For 22 years, I maximized pre-tax 401k investing. That asset now provides nearly 1/3 of our monthly net income.  For 27 years and counting, I have contributed to a whole life policy that is now mature. Premiums are paid from the investment returns from the cash value. All insurance premiums are paid from passive income. The disability policies are paying the taxable equivalent of a 6 figure salary, projected to last until age 65 and beyond. The transition from savings contributions to savings distribution is a reasonably complex, unexpectedly early development. I believe I have 7-12 years of remaining useful professional life, health and motivation allowing. Sometime in the next 12-15 months, I need to figure out that issue, as it will directly effect how we behave once the 72t distribution phase comes to term. 

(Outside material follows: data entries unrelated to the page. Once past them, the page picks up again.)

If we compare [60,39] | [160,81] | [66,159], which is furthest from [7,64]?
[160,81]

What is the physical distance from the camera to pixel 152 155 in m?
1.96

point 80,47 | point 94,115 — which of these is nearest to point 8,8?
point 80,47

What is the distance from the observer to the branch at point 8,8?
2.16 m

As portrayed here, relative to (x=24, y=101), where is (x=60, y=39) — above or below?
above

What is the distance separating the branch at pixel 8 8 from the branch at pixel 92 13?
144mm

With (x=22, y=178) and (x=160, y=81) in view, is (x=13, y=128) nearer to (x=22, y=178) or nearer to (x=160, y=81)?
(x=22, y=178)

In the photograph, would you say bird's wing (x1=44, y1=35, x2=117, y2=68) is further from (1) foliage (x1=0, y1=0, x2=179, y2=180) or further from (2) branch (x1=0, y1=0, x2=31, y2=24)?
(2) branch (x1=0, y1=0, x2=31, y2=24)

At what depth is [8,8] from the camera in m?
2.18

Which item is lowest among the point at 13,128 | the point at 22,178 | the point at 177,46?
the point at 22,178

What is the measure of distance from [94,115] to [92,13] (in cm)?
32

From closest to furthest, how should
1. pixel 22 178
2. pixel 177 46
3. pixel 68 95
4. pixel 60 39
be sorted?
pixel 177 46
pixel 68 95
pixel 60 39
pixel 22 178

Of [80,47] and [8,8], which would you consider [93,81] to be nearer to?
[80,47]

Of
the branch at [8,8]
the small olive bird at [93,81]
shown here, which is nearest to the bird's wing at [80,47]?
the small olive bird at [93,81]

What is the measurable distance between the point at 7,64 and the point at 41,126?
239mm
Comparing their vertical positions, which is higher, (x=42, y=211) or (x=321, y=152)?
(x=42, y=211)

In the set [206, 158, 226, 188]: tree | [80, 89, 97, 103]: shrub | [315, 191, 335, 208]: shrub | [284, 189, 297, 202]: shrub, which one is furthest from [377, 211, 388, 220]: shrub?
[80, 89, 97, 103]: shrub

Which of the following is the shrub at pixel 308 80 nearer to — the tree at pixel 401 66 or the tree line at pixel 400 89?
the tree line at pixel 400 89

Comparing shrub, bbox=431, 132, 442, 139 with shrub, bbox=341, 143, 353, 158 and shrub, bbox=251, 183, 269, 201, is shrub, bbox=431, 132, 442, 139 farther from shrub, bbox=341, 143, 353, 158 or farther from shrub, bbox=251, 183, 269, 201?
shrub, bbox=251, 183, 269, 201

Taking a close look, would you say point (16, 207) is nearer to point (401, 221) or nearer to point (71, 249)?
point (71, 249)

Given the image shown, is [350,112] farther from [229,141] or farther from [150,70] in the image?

Nothing has fundamentally changed in the mathematics of dividend investing with DRIP as a means of generating a growing flow of passive income. DI/DRIP survived and thrived through the Great Recession a decade back. We're in a hyper-growth, possible bubble phase on Wall Street, without any current sign of runaway inflation, YET...The government continues to spend our children's tax money, but the emphasis is on recovery from the pandemic and infrastructure investments, which are both good for the economy in the short and long term, as long as we keep a wary eye out for early signs of overheating and and inflation. My personal objective is to find meaningful public engagement(s) that allow, even emphasize, wellness as a primary benefit of the commitment. No nights, no weekends, health benefits and intrinsic joy in participation are the first screening factors in my search.